* [ASSIGNMENT] Exactly the lines from the line with "Strada - 125" through the final line of the records below, both ends included, are to be set down. Do not include pictures.

* [DATA SUPPLIED]
● ● ● ●

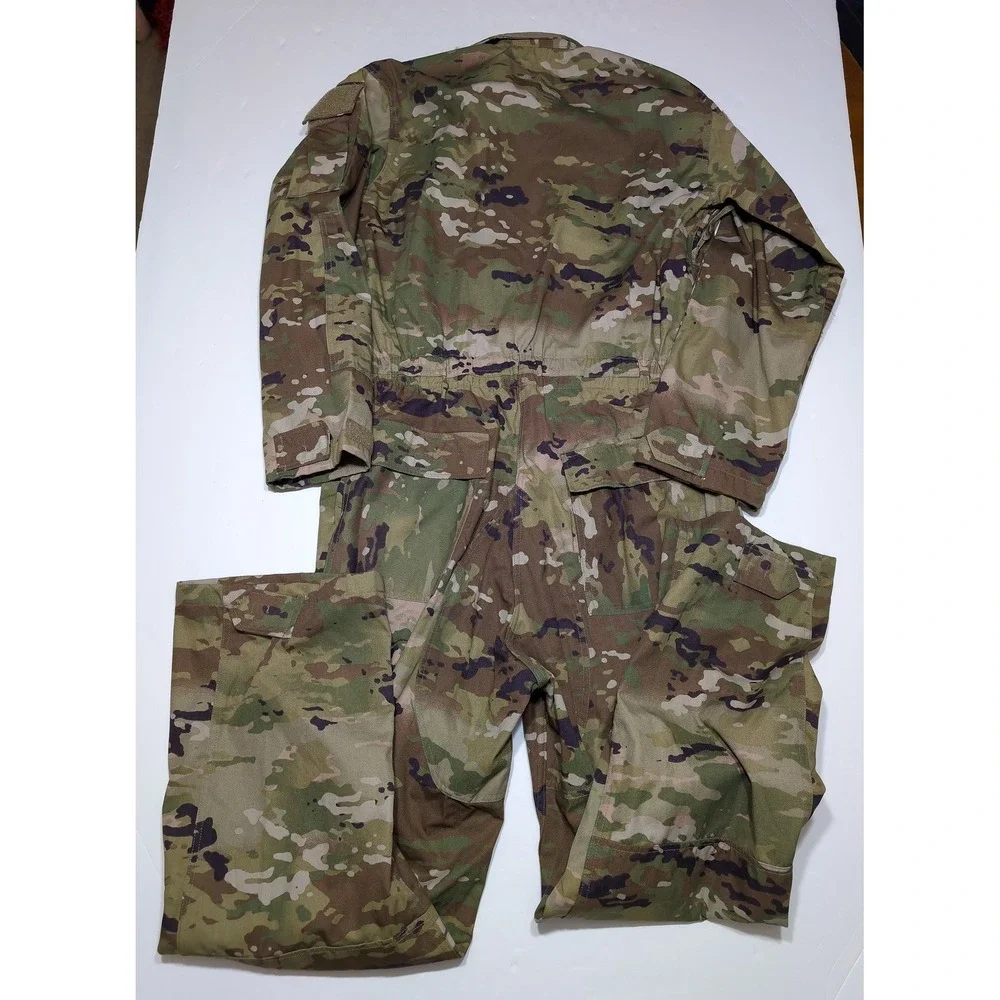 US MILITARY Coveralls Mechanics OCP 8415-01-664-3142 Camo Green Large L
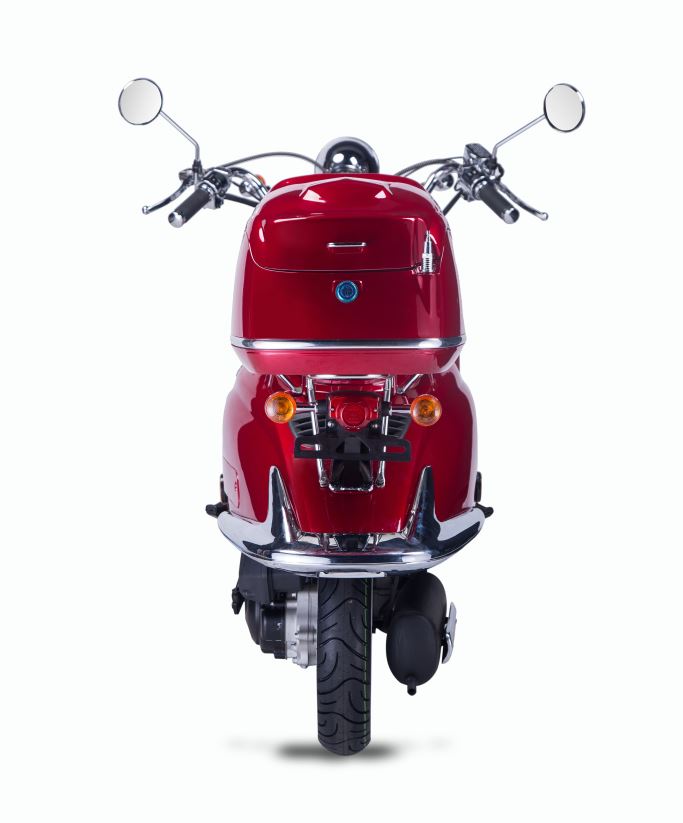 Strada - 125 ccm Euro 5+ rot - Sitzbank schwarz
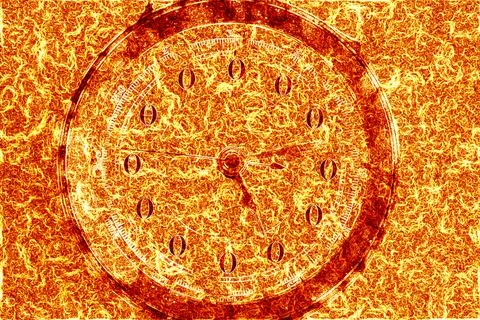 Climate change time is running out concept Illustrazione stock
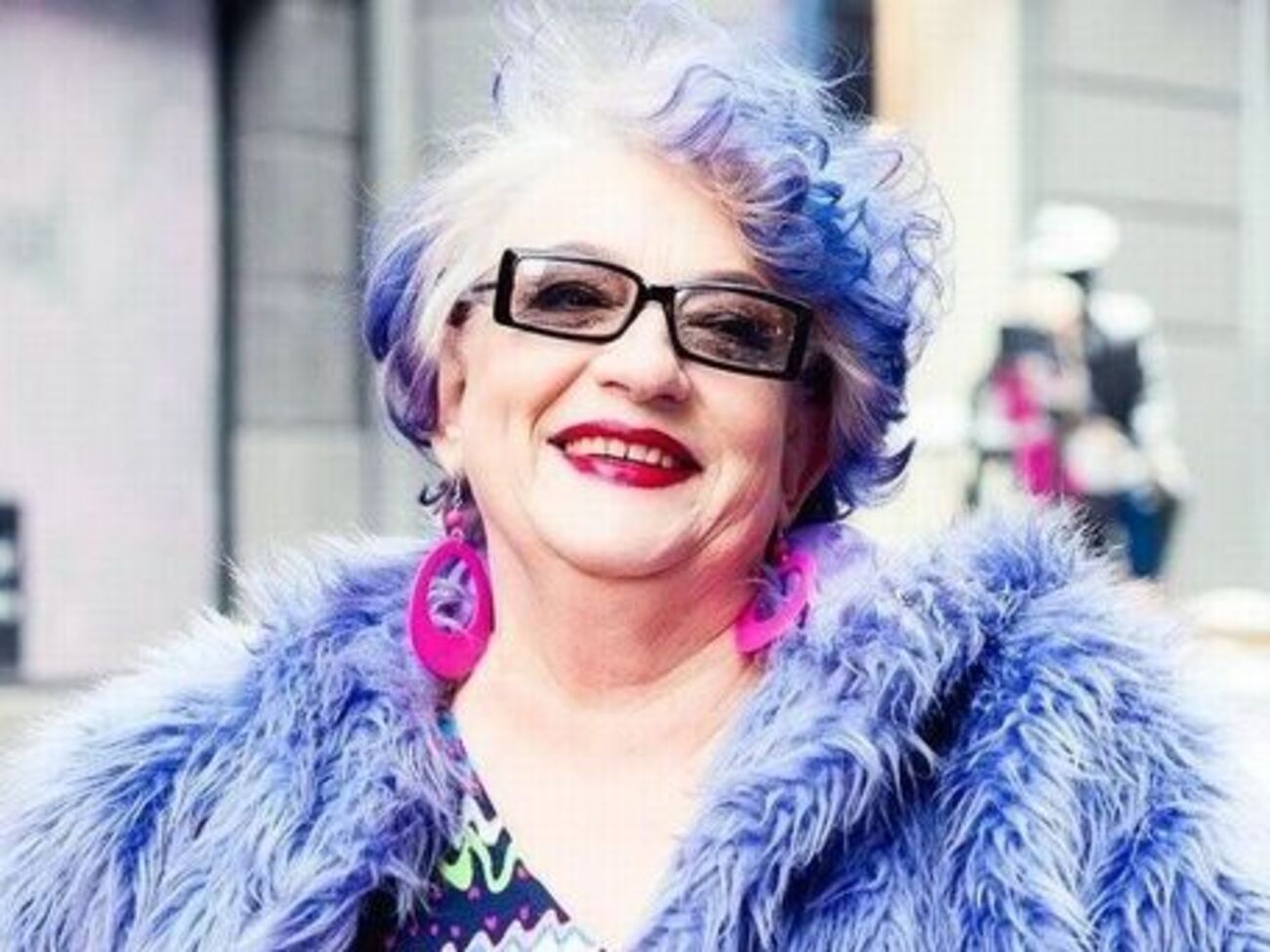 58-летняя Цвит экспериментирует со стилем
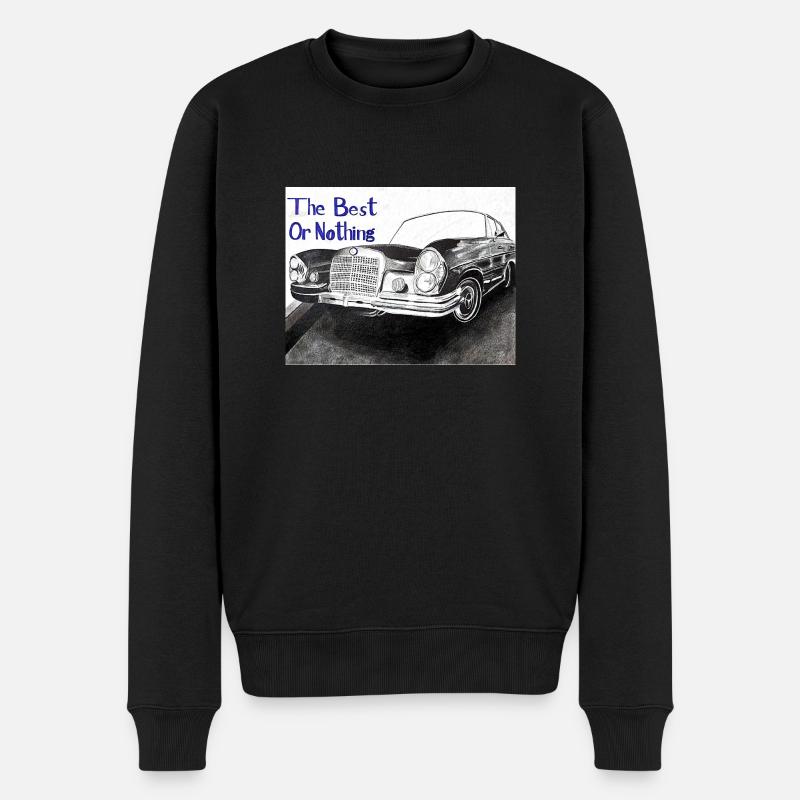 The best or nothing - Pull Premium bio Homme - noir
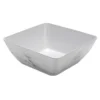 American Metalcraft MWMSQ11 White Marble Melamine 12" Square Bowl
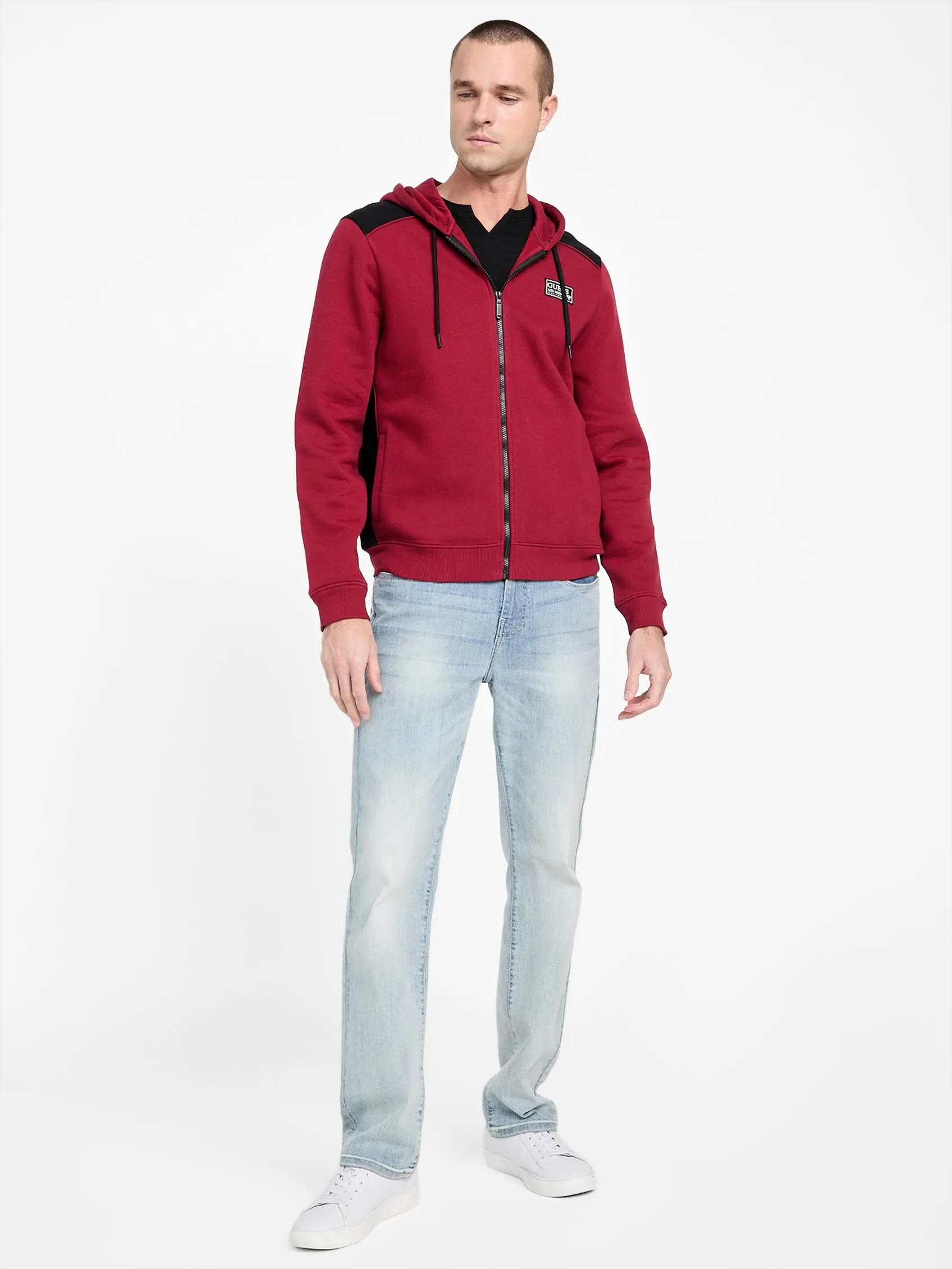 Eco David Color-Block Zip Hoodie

● ● ● ●

* [SOLUTION TO THE PROBLEM]
 Strada - 125 ccm Euro 5+ rot - Sitzbank schwarz
 Climate change time is running out concept Illustrazione stock
 58-летняя Цвит экспериментирует со стилем
 The best or nothing - Pull Premium bio Homme - noir
 American Metalcraft MWMSQ11 White Marble Melamine 12" Square Bowl
 Eco David Color-Block Zip Hoodie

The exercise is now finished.